>> start TEXT BLOCK

I was at a conference this week and the entertainment portion of the conference was a performance (see posted video) by Mike Rayburn. If you have not had a chance to watch this, I highly recommend it. He is an entertainer/motivational speaker. I have listened to many motivational speakers in my life and I have to say that his very simple message has been really nagging at me. He says to ask yourself a very simple question – “What if I Could?”. Of course there is the companion statement of “This is Why I Can’t”.
As I am approaching my 45th birthday, I am (probably like many others) wondering “What the heck I am really doing here?”. I am the oldest sibling and I can tell you that I am a textbook oldest child: natural leader (or control-freak, pick your poison), high-achiever (I had to have straight A’s – was it really necessary?), organized (I label everything!), on-time, know-it-all (I have finally realized I don’t know everything), bossy (ask my sister), responsible (to a paralyzing degree), and a people pleaser. My picture should be in every sibling birth order book out there. My point, is that my primary question/statement was the second one stated above – I always thought of the reasons why I couldn’t do something. I am a professional worrier of the highest order and it definitely has gotten worse as I’ve gotten older. The RESPONSIBILITY of life has begun to paralyze me.
I am going to digress a bit. I have always worked 40 hours (or more) outside the home until 2007. Being good at everything (work and home) was impossible (as we all know) and was also adding a stress to my life that was becoming too much. My husband bought a 49% stake in a company in 2005 and by 2007, it was clear that one of us had to cut back and be more available to our three children. At the time, I was no longer satisfied with my job and it made sense for me to be the one to do it. I had no idea how this decision was going to impact my life – I think I honestly suffered a “mini” depression. I didn’t realize how much of my identity was wrapped up in my job. I think the depression occurred because I had been too busy to think about the question, “What am I really doing here?”. Now, I had TOO much time to think about it. People were asking me “What would really like to do?”. I had no idea how to answer that question! I had no hobbies because I was working all of the time. Here I was, 42 years old, and didn’t know what I wanted to be when I grew up. It has now been three years since I decided to work part-time at a less stressful job which has been very good for me, but I still feel a little aimless. I have always admired those that seem to know exactly what they want to do in their lives. My husband knew he wanted to be an architect from 7th or 8th grade and, now, he owns an architectural firm. Where does that knowledge come from?

>> end TEXT BLOCK
>> start PROVIDED DATA

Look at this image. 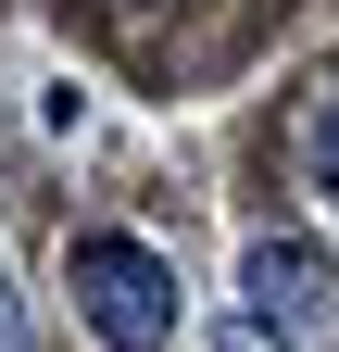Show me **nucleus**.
I'll use <instances>...</instances> for the list:
<instances>
[{
  "label": "nucleus",
  "instance_id": "obj_2",
  "mask_svg": "<svg viewBox=\"0 0 339 352\" xmlns=\"http://www.w3.org/2000/svg\"><path fill=\"white\" fill-rule=\"evenodd\" d=\"M327 289H339V277H327L314 239H251V252H239V315L264 327V340H314V327H327Z\"/></svg>",
  "mask_w": 339,
  "mask_h": 352
},
{
  "label": "nucleus",
  "instance_id": "obj_1",
  "mask_svg": "<svg viewBox=\"0 0 339 352\" xmlns=\"http://www.w3.org/2000/svg\"><path fill=\"white\" fill-rule=\"evenodd\" d=\"M63 289H75V327L101 352H176V264L126 227H89L63 252Z\"/></svg>",
  "mask_w": 339,
  "mask_h": 352
},
{
  "label": "nucleus",
  "instance_id": "obj_3",
  "mask_svg": "<svg viewBox=\"0 0 339 352\" xmlns=\"http://www.w3.org/2000/svg\"><path fill=\"white\" fill-rule=\"evenodd\" d=\"M302 176L339 201V88H327V101H314V126H302Z\"/></svg>",
  "mask_w": 339,
  "mask_h": 352
},
{
  "label": "nucleus",
  "instance_id": "obj_4",
  "mask_svg": "<svg viewBox=\"0 0 339 352\" xmlns=\"http://www.w3.org/2000/svg\"><path fill=\"white\" fill-rule=\"evenodd\" d=\"M0 352H13V315H0Z\"/></svg>",
  "mask_w": 339,
  "mask_h": 352
}]
</instances>
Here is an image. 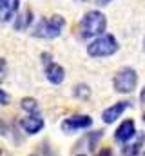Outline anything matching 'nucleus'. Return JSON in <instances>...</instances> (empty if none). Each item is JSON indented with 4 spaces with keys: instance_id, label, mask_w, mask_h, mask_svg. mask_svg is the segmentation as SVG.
<instances>
[{
    "instance_id": "nucleus-8",
    "label": "nucleus",
    "mask_w": 145,
    "mask_h": 156,
    "mask_svg": "<svg viewBox=\"0 0 145 156\" xmlns=\"http://www.w3.org/2000/svg\"><path fill=\"white\" fill-rule=\"evenodd\" d=\"M44 73H45V78H47L51 83H55V85H58V83H62V82L65 80V69H64L60 64L53 62V60L45 62Z\"/></svg>"
},
{
    "instance_id": "nucleus-3",
    "label": "nucleus",
    "mask_w": 145,
    "mask_h": 156,
    "mask_svg": "<svg viewBox=\"0 0 145 156\" xmlns=\"http://www.w3.org/2000/svg\"><path fill=\"white\" fill-rule=\"evenodd\" d=\"M118 49H120V44L116 37L111 33H104L89 42L87 55L91 58H105V56H112L114 53H118Z\"/></svg>"
},
{
    "instance_id": "nucleus-5",
    "label": "nucleus",
    "mask_w": 145,
    "mask_h": 156,
    "mask_svg": "<svg viewBox=\"0 0 145 156\" xmlns=\"http://www.w3.org/2000/svg\"><path fill=\"white\" fill-rule=\"evenodd\" d=\"M91 125H93V118L89 115H72V116L65 118L60 127L65 133H74V131H80V129H89Z\"/></svg>"
},
{
    "instance_id": "nucleus-1",
    "label": "nucleus",
    "mask_w": 145,
    "mask_h": 156,
    "mask_svg": "<svg viewBox=\"0 0 145 156\" xmlns=\"http://www.w3.org/2000/svg\"><path fill=\"white\" fill-rule=\"evenodd\" d=\"M105 29H107V18H105V15H104L102 11H98V9L87 11V13L82 16L80 24H78V33H80L82 38H85V40L96 38V37L104 35Z\"/></svg>"
},
{
    "instance_id": "nucleus-16",
    "label": "nucleus",
    "mask_w": 145,
    "mask_h": 156,
    "mask_svg": "<svg viewBox=\"0 0 145 156\" xmlns=\"http://www.w3.org/2000/svg\"><path fill=\"white\" fill-rule=\"evenodd\" d=\"M93 2H94L96 5H109L112 0H93Z\"/></svg>"
},
{
    "instance_id": "nucleus-10",
    "label": "nucleus",
    "mask_w": 145,
    "mask_h": 156,
    "mask_svg": "<svg viewBox=\"0 0 145 156\" xmlns=\"http://www.w3.org/2000/svg\"><path fill=\"white\" fill-rule=\"evenodd\" d=\"M143 144H145V134L143 133H136V136L123 145L122 156H138L142 147H143Z\"/></svg>"
},
{
    "instance_id": "nucleus-13",
    "label": "nucleus",
    "mask_w": 145,
    "mask_h": 156,
    "mask_svg": "<svg viewBox=\"0 0 145 156\" xmlns=\"http://www.w3.org/2000/svg\"><path fill=\"white\" fill-rule=\"evenodd\" d=\"M20 107H22L26 113H29V115H38V104H36L35 98H22Z\"/></svg>"
},
{
    "instance_id": "nucleus-9",
    "label": "nucleus",
    "mask_w": 145,
    "mask_h": 156,
    "mask_svg": "<svg viewBox=\"0 0 145 156\" xmlns=\"http://www.w3.org/2000/svg\"><path fill=\"white\" fill-rule=\"evenodd\" d=\"M127 109H129V102H116V104L109 105L107 109H104V113H102L104 123H114Z\"/></svg>"
},
{
    "instance_id": "nucleus-19",
    "label": "nucleus",
    "mask_w": 145,
    "mask_h": 156,
    "mask_svg": "<svg viewBox=\"0 0 145 156\" xmlns=\"http://www.w3.org/2000/svg\"><path fill=\"white\" fill-rule=\"evenodd\" d=\"M4 78V66H2V62H0V80Z\"/></svg>"
},
{
    "instance_id": "nucleus-17",
    "label": "nucleus",
    "mask_w": 145,
    "mask_h": 156,
    "mask_svg": "<svg viewBox=\"0 0 145 156\" xmlns=\"http://www.w3.org/2000/svg\"><path fill=\"white\" fill-rule=\"evenodd\" d=\"M98 156H112V153H111V149H104L98 153Z\"/></svg>"
},
{
    "instance_id": "nucleus-14",
    "label": "nucleus",
    "mask_w": 145,
    "mask_h": 156,
    "mask_svg": "<svg viewBox=\"0 0 145 156\" xmlns=\"http://www.w3.org/2000/svg\"><path fill=\"white\" fill-rule=\"evenodd\" d=\"M74 94H76L78 98H87V96L91 94V89H89L85 83H80V85L74 87Z\"/></svg>"
},
{
    "instance_id": "nucleus-12",
    "label": "nucleus",
    "mask_w": 145,
    "mask_h": 156,
    "mask_svg": "<svg viewBox=\"0 0 145 156\" xmlns=\"http://www.w3.org/2000/svg\"><path fill=\"white\" fill-rule=\"evenodd\" d=\"M31 22H33V11L31 9H24L22 13H18L15 16L13 27H15V31H26V29H29Z\"/></svg>"
},
{
    "instance_id": "nucleus-15",
    "label": "nucleus",
    "mask_w": 145,
    "mask_h": 156,
    "mask_svg": "<svg viewBox=\"0 0 145 156\" xmlns=\"http://www.w3.org/2000/svg\"><path fill=\"white\" fill-rule=\"evenodd\" d=\"M7 102H9V96H7V93L0 89V104H7Z\"/></svg>"
},
{
    "instance_id": "nucleus-20",
    "label": "nucleus",
    "mask_w": 145,
    "mask_h": 156,
    "mask_svg": "<svg viewBox=\"0 0 145 156\" xmlns=\"http://www.w3.org/2000/svg\"><path fill=\"white\" fill-rule=\"evenodd\" d=\"M143 49H145V40H143Z\"/></svg>"
},
{
    "instance_id": "nucleus-21",
    "label": "nucleus",
    "mask_w": 145,
    "mask_h": 156,
    "mask_svg": "<svg viewBox=\"0 0 145 156\" xmlns=\"http://www.w3.org/2000/svg\"><path fill=\"white\" fill-rule=\"evenodd\" d=\"M80 2H87V0H80Z\"/></svg>"
},
{
    "instance_id": "nucleus-7",
    "label": "nucleus",
    "mask_w": 145,
    "mask_h": 156,
    "mask_svg": "<svg viewBox=\"0 0 145 156\" xmlns=\"http://www.w3.org/2000/svg\"><path fill=\"white\" fill-rule=\"evenodd\" d=\"M20 9V0H0V24L15 20Z\"/></svg>"
},
{
    "instance_id": "nucleus-6",
    "label": "nucleus",
    "mask_w": 145,
    "mask_h": 156,
    "mask_svg": "<svg viewBox=\"0 0 145 156\" xmlns=\"http://www.w3.org/2000/svg\"><path fill=\"white\" fill-rule=\"evenodd\" d=\"M134 136H136V123H134V120H123L118 125V129L114 131V140L122 142V144H127Z\"/></svg>"
},
{
    "instance_id": "nucleus-4",
    "label": "nucleus",
    "mask_w": 145,
    "mask_h": 156,
    "mask_svg": "<svg viewBox=\"0 0 145 156\" xmlns=\"http://www.w3.org/2000/svg\"><path fill=\"white\" fill-rule=\"evenodd\" d=\"M138 85V73L134 67H122L114 78H112V87L116 93H122V94H129L136 89Z\"/></svg>"
},
{
    "instance_id": "nucleus-11",
    "label": "nucleus",
    "mask_w": 145,
    "mask_h": 156,
    "mask_svg": "<svg viewBox=\"0 0 145 156\" xmlns=\"http://www.w3.org/2000/svg\"><path fill=\"white\" fill-rule=\"evenodd\" d=\"M20 125L27 134H38L44 129V120L40 118V115H29L20 122Z\"/></svg>"
},
{
    "instance_id": "nucleus-18",
    "label": "nucleus",
    "mask_w": 145,
    "mask_h": 156,
    "mask_svg": "<svg viewBox=\"0 0 145 156\" xmlns=\"http://www.w3.org/2000/svg\"><path fill=\"white\" fill-rule=\"evenodd\" d=\"M140 100H142V104H145V85H143V89L140 91Z\"/></svg>"
},
{
    "instance_id": "nucleus-22",
    "label": "nucleus",
    "mask_w": 145,
    "mask_h": 156,
    "mask_svg": "<svg viewBox=\"0 0 145 156\" xmlns=\"http://www.w3.org/2000/svg\"><path fill=\"white\" fill-rule=\"evenodd\" d=\"M78 156H85V154H78Z\"/></svg>"
},
{
    "instance_id": "nucleus-2",
    "label": "nucleus",
    "mask_w": 145,
    "mask_h": 156,
    "mask_svg": "<svg viewBox=\"0 0 145 156\" xmlns=\"http://www.w3.org/2000/svg\"><path fill=\"white\" fill-rule=\"evenodd\" d=\"M65 27V18L62 15H53L49 18H42L38 20L33 27V37L36 38H44V40H51V38H56L62 35Z\"/></svg>"
}]
</instances>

>> end PROVIDED DATA

- [STATED EXERCISE]: Quote the post about asking "What if I Could?" in full, word for word.

- [RESPONSE]:
I was at a conference this week and the entertainment portion of the conference was a performance (see posted video) by Mike Rayburn. If you have not had a chance to watch this, I highly recommend it. He is an entertainer/motivational speaker. I have listened to many motivational speakers in my life and I have to say that his very simple message has been really nagging at me. He says to ask yourself a very simple question – “What if I Could?”. Of course there is the companion statement of “This is Why I Can’t”.
As I am approaching my 45th birthday, I am (probably like many others) wondering “What the heck I am really doing here?”. I am the oldest sibling and I can tell you that I am a textbook oldest child: natural leader (or control-freak, pick your poison), high-achiever (I had to have straight A’s – was it really necessary?), organized (I label everything!), on-time, know-it-all (I have finally realized I don’t know everything), bossy (ask my sister), responsible (to a paralyzing degree), and a people pleaser. My picture should be in every sibling birth order book out there. My point, is that my primary question/statement was the second one stated above – I always thought of the reasons why I couldn’t do something. I am a professional worrier of the highest order and it definitely has gotten worse as I’ve gotten older. The RESPONSIBILITY of life has begun to paralyze me.
I am going to digress a bit. I have always worked 40 hours (or more) outside the home until 2007. Being good at everything (work and home) was impossible (as we all know) and was also adding a stress to my life that was becoming too much. My husband bought a 49% stake in a company in 2005 and by 2007, it was clear that one of us had to cut back and be more available to our three children. At the time, I was no longer satisfied with my job and it made sense for me to be the one to do it. I had no idea how this decision was going to impact my life – I think I honestly suffered a “mini” depression. I didn’t realize how much of my identity was wrapped up in my job. I think the depression occurred because I had been too busy to think about the question, “What am I really doing here?”. Now, I had TOO much time to think about it. People were asking me “What would really like to do?”. I had no idea how to answer that question! I had no hobbies because I was working all of the time. Here I was, 42 years old, and didn’t know what I wanted to be when I grew up. It has now been three years since I decided to work part-time at a less stressful job which has been very good for me, but I still feel a little aimless. I have always admired those that seem to know exactly what they want to do in their lives. My husband knew he wanted to be an architect from 7th or 8th grade and, now, he owns an architectural firm. Where does that knowledge come from?